• _Objective 1_
According to the Van Sandt v. Royster syllabus below, why can't an owner hold an easement in his own land?
• _Objective 2_
In the syllabus of Van Sandt v. Royster below, which court decided the case?
• _Objective 3_
Extend the Van Sandt v. Royster syllabus below, beginning after its last sentence.

Van Sandt v. Royster

Decision Date05 November 1938
Docket Number33908.
PartiesVAN SANDT v. ROYSTER et al.
CourtKansas Supreme Court

Syllabus by the Court.

An "easement" is an interest which a person has in land in possession of another, and therefore an owner cannot have an easement in his own land.

Where an owner uses one part of his land for benefit of another part, condition created is spoken of as a "quasi easement," the land benefited being referred to as the "quasi dominant tenement" and part utilized for benefit of benefited land being referred to as the "quasi servient tenement."

Where grantor of three lots had run a sewer pipe from her home on lot farthest from street through other lots to connect with public sewer in street, and had thereafter conveyed corner lot to a person who erected house thereon connected with sewer pipe, which was entirely underground and of which plaintiff, who subsequently obtained title to corner lot, had no notice except through existence of plumbing in house there was an implied reservation of an easement, which was an "apparent easement," over lot of plaintiff.

• _Provided records_
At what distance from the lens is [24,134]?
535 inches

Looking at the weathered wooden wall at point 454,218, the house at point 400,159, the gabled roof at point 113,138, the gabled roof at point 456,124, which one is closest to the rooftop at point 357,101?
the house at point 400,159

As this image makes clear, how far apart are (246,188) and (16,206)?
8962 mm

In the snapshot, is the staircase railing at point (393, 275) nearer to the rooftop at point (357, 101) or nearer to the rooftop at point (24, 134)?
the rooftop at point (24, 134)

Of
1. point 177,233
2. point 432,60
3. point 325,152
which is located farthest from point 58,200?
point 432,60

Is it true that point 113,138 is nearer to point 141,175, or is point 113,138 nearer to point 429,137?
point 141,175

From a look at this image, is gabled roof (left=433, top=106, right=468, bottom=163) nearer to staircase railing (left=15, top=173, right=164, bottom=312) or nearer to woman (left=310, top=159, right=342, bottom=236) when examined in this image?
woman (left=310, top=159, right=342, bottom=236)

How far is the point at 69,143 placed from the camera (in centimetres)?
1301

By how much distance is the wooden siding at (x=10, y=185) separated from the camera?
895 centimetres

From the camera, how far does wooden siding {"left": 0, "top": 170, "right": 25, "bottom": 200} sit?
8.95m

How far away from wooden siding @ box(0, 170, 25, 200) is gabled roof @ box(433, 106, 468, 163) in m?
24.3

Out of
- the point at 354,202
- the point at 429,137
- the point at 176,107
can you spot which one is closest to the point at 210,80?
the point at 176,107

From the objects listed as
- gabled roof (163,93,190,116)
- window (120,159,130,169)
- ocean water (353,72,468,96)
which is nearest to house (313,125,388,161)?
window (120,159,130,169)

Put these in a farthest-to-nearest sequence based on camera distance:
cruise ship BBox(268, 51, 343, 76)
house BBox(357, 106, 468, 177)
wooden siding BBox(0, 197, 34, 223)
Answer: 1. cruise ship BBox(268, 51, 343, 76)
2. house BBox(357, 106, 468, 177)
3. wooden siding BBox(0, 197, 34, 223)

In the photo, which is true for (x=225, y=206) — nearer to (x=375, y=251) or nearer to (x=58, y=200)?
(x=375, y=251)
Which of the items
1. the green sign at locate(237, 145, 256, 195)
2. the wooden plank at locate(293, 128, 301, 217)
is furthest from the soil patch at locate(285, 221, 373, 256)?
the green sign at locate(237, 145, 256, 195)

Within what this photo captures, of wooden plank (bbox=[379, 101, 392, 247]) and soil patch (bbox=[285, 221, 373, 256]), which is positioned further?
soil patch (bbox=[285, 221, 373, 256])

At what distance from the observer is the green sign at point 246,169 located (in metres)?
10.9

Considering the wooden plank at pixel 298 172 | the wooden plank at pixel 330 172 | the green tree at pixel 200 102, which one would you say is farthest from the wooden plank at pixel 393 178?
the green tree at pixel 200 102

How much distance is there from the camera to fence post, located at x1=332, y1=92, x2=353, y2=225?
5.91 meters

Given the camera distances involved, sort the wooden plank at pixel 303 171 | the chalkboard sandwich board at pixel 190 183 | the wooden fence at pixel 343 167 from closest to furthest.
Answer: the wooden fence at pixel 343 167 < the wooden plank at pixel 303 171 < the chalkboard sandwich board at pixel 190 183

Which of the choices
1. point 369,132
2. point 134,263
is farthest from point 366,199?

• _Task output 1_
An easement is an interest a person has in land in the possession of another. An owner's own land is not in another's possession, so he cannot have an easement in it.

• _Task output 2_
The Kansas Supreme Court.

• _Task output 3_
A grantor owned three lots, lying east of Highland Avenue and south of Tenth street, numbered respectively 19, 20 and 4. From her home on lot 4 on the east, she ran a sewer pipe through lots 20 and 19 and connected it with a public sewer in Highland Avenue on the west of lot 19. About the same time or shortly thereafter the grantor conveyed lot 19 (the corner lot) to a person who erected a house thereon and connected with the sewer pipe. By mesne conveyances the title to lot 19 passed to the plaintiff. The sewer pipe was entirely underground, and the plaintiff had no knowledge or notice of the sewer pipe except the plumbing in the house. Held, there was an implied reservation of an easement over the lot of the plaintiff.

Appeal from District Court, Neosho County; J. T. Cooper, Judge.

Action by James W. Van Sandt against Louise H. Royster and others to enjoin the defendants from using and maintaining an underground lateral sewer drain across plaintiff's land. Judgment for defendants, and plaintiff appeals.

Judgment affirmed.

Guy Lamer and DeWitt M. Stiles, both of Iola, for appellant.

T. R Evans, B. M. Dunham, and James A. Allen, all of Chanute, for appellees.

ALLEN Justice.

The action was brought to enjoin defendants from using and maintaining an underground lateral sewer drain through and across plaintiff's land. The case was tried by the court judgment was rendered in favor of defendants, and plaintiff appeals.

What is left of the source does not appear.